How can you love? – because love means the other has become the center. Love is a very great jump: you are not the center, the other has become the center. You have become the shadow. Now the other has the meaning, and just to serve him or her is happiness. But this never happens. The husband is juvenile, the wife is juvenile, and they remain with their childhood concept that I am the center and the other has to serve me. This creates chaos, this creates misery and hell. Love has to be learned; it is a growth. When you can throw your ego, only then can you love.

The Upanishads are not against thought, but they have a preference list – love must be first. And we have done quite the opposite. There is not a single school, college or university where love is taught. Only thought is taught everywhere: schools, colleges, universities – they all exist to train you how to think. Nobody trains you how to feel, how to be more loving. And it is simple: if nobody teaches you mathematics, you are not going to learn it; if nobody teaches you language, you are not going to learn it; and nobody teaches you love, so you have not learned it. But you believe that you are a lover, and in search of the right person who can love you. […]

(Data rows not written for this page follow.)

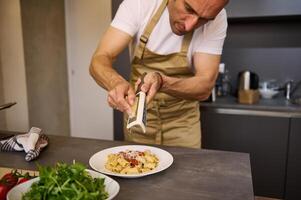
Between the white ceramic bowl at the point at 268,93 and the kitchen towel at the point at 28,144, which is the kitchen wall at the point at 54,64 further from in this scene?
the white ceramic bowl at the point at 268,93

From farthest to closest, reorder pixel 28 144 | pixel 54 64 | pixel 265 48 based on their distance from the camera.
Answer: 1. pixel 54 64
2. pixel 265 48
3. pixel 28 144

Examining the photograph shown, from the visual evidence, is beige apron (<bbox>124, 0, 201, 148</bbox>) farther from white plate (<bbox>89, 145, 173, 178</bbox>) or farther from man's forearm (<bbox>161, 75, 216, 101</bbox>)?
white plate (<bbox>89, 145, 173, 178</bbox>)

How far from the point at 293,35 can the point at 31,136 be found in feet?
6.21

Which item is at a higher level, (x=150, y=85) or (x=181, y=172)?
(x=150, y=85)

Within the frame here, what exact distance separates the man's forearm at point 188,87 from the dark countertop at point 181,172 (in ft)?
0.71

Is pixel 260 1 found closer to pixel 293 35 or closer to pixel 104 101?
pixel 293 35

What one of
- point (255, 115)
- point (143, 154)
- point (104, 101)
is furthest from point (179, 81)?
point (104, 101)

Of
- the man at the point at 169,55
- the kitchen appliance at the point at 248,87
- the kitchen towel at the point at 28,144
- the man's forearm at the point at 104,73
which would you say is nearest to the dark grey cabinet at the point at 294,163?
the kitchen appliance at the point at 248,87

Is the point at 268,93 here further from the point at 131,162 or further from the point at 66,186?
the point at 66,186

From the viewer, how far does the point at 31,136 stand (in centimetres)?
95

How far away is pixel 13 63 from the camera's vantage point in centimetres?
192

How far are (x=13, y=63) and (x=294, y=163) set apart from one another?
1893 mm

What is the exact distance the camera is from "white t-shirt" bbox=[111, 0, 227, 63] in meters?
1.17

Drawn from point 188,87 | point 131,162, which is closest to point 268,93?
point 188,87
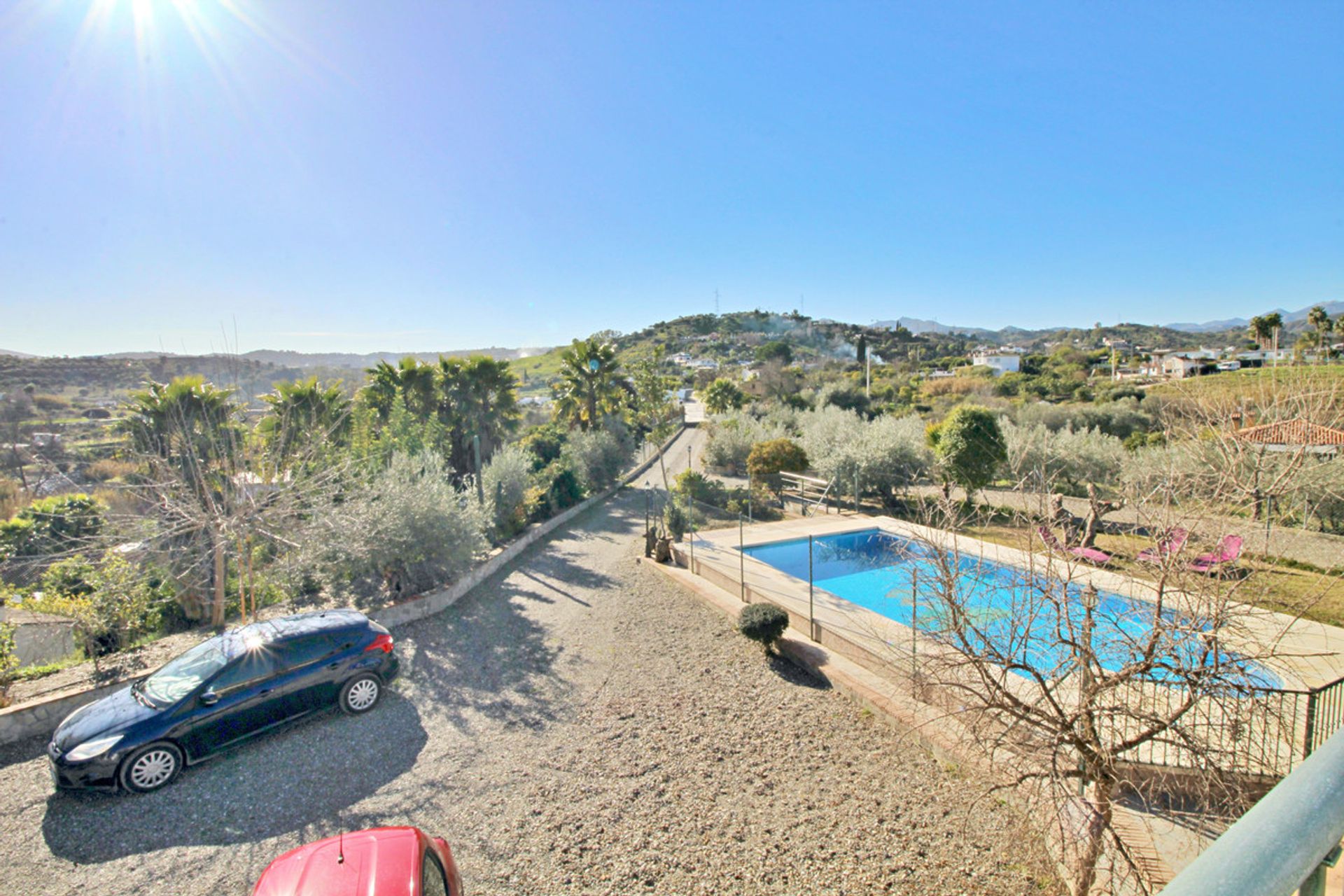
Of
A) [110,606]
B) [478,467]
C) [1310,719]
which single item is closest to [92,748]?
[110,606]

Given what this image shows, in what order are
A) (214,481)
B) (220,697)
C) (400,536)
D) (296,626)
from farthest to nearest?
1. (400,536)
2. (214,481)
3. (296,626)
4. (220,697)

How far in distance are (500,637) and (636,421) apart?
2449 cm

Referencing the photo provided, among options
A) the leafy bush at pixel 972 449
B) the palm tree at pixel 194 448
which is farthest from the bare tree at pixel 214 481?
the leafy bush at pixel 972 449

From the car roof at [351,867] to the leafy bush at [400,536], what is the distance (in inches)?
240

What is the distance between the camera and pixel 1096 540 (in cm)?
1429

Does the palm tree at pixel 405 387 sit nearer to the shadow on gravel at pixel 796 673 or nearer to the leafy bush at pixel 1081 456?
the shadow on gravel at pixel 796 673

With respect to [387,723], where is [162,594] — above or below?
above

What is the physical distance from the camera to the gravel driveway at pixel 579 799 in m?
5.13

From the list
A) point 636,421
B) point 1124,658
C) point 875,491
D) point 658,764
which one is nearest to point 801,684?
point 658,764

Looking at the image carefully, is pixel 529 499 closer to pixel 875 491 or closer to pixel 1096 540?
pixel 875 491

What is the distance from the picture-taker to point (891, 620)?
998cm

You think you are perfect; you are waiting just for the other perfect person and then everything will be good. This is not going to help; this is impossible. You have learned to think, and that has become the base. That’s why your whole personality is upside down.

The second stage is of thought, the first of feeling. What is this stage of thought?

He lives in the care of learned men who explain best what listening, remembering, right conduct, contemplation and meditation are.

Not only logic . . . . Our schools teach only logic. In many ways they make you argumentative, that’s all. The Upanishads say, the first thing: He lives in the care of learned men.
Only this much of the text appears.